The Deal: Matthias Norstrom, Konstantin Pushkarev, 2007 3rd and 4th Round draft picks for Jaroslav Modry, Johan Fransson, 2008 1st Rd Pick and 2007 3rd and 4th round picks.
Undoubtedly the biggest deal of the day in terms of assets moved- four players and four draft picks in total- the Kings and Stars swapped prospects and defensemen. For one team, it was a move to add leadership. For the other, it was simply a way to obtain extra assets during a season of rebuilding. The Stars got the less valuable prospect in the deal, acquiring agitating winger Konstantin Pushkarev from the Kings. A Jarkko Ruutu-esque winger with a small amount of skill, the 22 year-old has never posted more than 38 points in the AHL. Acquired simply to replace Mattias Tjarnqvist as a depth forward, Pushkarev's future is limited to 25-35 points annually. On the flipside, heading to the Kings is one Johan Fransson. The prototypical Swedish offensive defenseman, Fransson's contributions will be similar to the player who came to LA with him, Jaroslav Modry. A future powerplay specialist and defenseman goal-scoring leader, great wheels, a hard shot and slick playmaking ability outweigh a poor attitude and so-so defensive zone coverage.
The Deal: Ryan Smyth to the New York Islanders for Ryan O'Marra, Robert Nilsson and NYI's 2007 1st Rounder
Of course, while the LA/Dallas deal was the biggest in terms of bodies, the trade of decade-long Oiler Ryan Smyth was the undisputed story of the day. In exchange for the player described as bleeding copper and blue, the Oilers welcomed two former 15th overall draft picks and a potential 15th overall pick into the organization. While GM Kevin Lowe mentioned only this evening that the team now had the assets to trade for 'another Chris Pronger', if he elects to keep Nilsson and O'Marra, the team will soon reap the rewards. Nilsson, son of current Oilers scout Kent Nilsson, was leading the Bridgeport Sound Tigers in scoring with 45 in 50 points before the trade. Called up just prior to the deal, the supremely talented winger looks to be kept up with his new team. Incredible lacrosse-style goals aside, equally incredible vision, hands and needle-fine passing make up one of the most enigmatic prospects in hockey. For a shift or two every game, the 22 year-old dazzles with Hemsky-like domination. For the rest of his shifts, however, Nilsson is either at the blueline or going for a skate. Or that was the case up until a few months ago. Spurned by Islanders coach Ted Nolan, Nilsson has shown consistency and effort for the first time in his career.
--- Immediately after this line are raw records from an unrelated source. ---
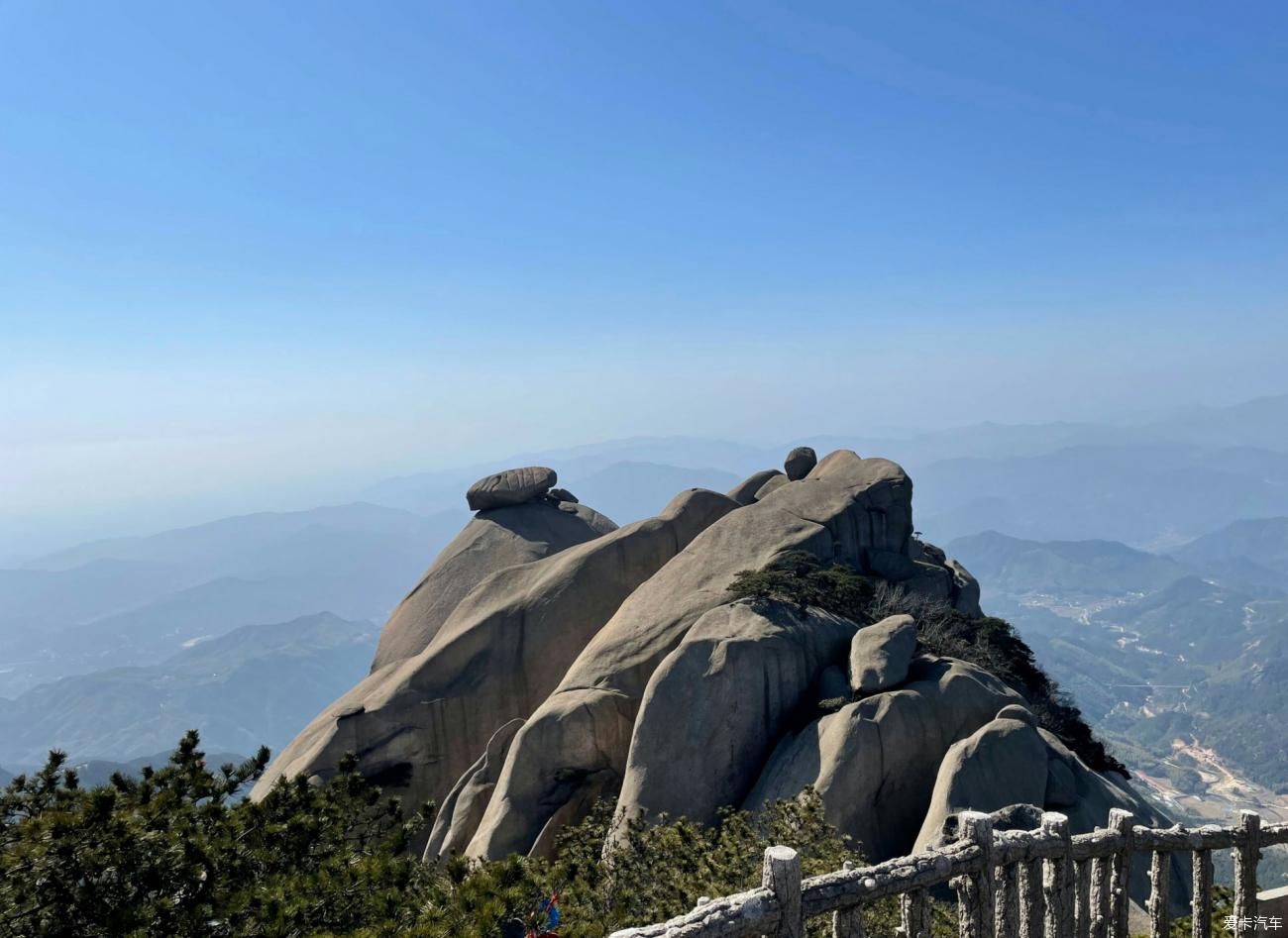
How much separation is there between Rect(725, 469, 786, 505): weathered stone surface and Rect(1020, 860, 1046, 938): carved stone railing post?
108ft

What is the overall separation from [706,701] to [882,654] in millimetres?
5595

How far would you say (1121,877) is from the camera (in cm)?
1491

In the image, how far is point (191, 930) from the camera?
1168 cm

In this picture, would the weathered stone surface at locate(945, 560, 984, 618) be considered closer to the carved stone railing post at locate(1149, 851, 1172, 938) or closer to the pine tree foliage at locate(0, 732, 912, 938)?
the carved stone railing post at locate(1149, 851, 1172, 938)

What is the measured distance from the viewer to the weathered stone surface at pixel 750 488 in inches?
1842

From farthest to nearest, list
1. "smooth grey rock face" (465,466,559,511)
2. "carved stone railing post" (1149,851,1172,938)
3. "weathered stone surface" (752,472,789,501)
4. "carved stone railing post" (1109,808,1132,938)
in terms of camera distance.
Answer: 1. "smooth grey rock face" (465,466,559,511)
2. "weathered stone surface" (752,472,789,501)
3. "carved stone railing post" (1149,851,1172,938)
4. "carved stone railing post" (1109,808,1132,938)

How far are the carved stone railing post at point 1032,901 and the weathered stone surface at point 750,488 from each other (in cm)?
3287

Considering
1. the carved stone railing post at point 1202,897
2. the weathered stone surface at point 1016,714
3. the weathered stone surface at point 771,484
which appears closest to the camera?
the carved stone railing post at point 1202,897

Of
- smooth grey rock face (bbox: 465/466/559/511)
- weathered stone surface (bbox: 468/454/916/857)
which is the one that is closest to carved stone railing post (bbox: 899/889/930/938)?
weathered stone surface (bbox: 468/454/916/857)

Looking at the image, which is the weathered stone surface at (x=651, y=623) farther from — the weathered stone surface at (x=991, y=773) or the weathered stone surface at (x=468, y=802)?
the weathered stone surface at (x=991, y=773)

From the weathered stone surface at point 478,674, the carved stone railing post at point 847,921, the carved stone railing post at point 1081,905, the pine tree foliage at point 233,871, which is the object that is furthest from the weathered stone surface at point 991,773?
the weathered stone surface at point 478,674

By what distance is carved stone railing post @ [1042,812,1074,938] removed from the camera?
1366 cm

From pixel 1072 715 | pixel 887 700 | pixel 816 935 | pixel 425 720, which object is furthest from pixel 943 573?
pixel 816 935

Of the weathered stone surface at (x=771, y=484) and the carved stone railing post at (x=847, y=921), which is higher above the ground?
the weathered stone surface at (x=771, y=484)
Playing for dear old dad's employers might motivate him even further. The highly skilled forward could make a quick impact, especially if the Oil opt to give the kids lots of ice-time down the stretch.
As for O'Marra, opinions vary greatly between fans. But the facts are this: with tremendous skating ability, a sandpapery game and elite defensive awareness, the tools are there for the 20 year-old pivot to become one of the best shutdown forwards in the game. And he's not a shoddy scorer, either. Capable of snapping home a smart wrist shot or banging in a rebound ala Smytty, O'Marra is likely a year or two from full-time NHL duty. Despite third-line ice-time for the Belleville Bulls, the former 'Assistant Captain Canada'- at the U18s, anyway- has notched 39 points in 39 games, including 21 goals. O'Marra's upside is that of a checking centreman with a touch of offense. 25-25-50 with 100 PIM in a peak year is in the cards.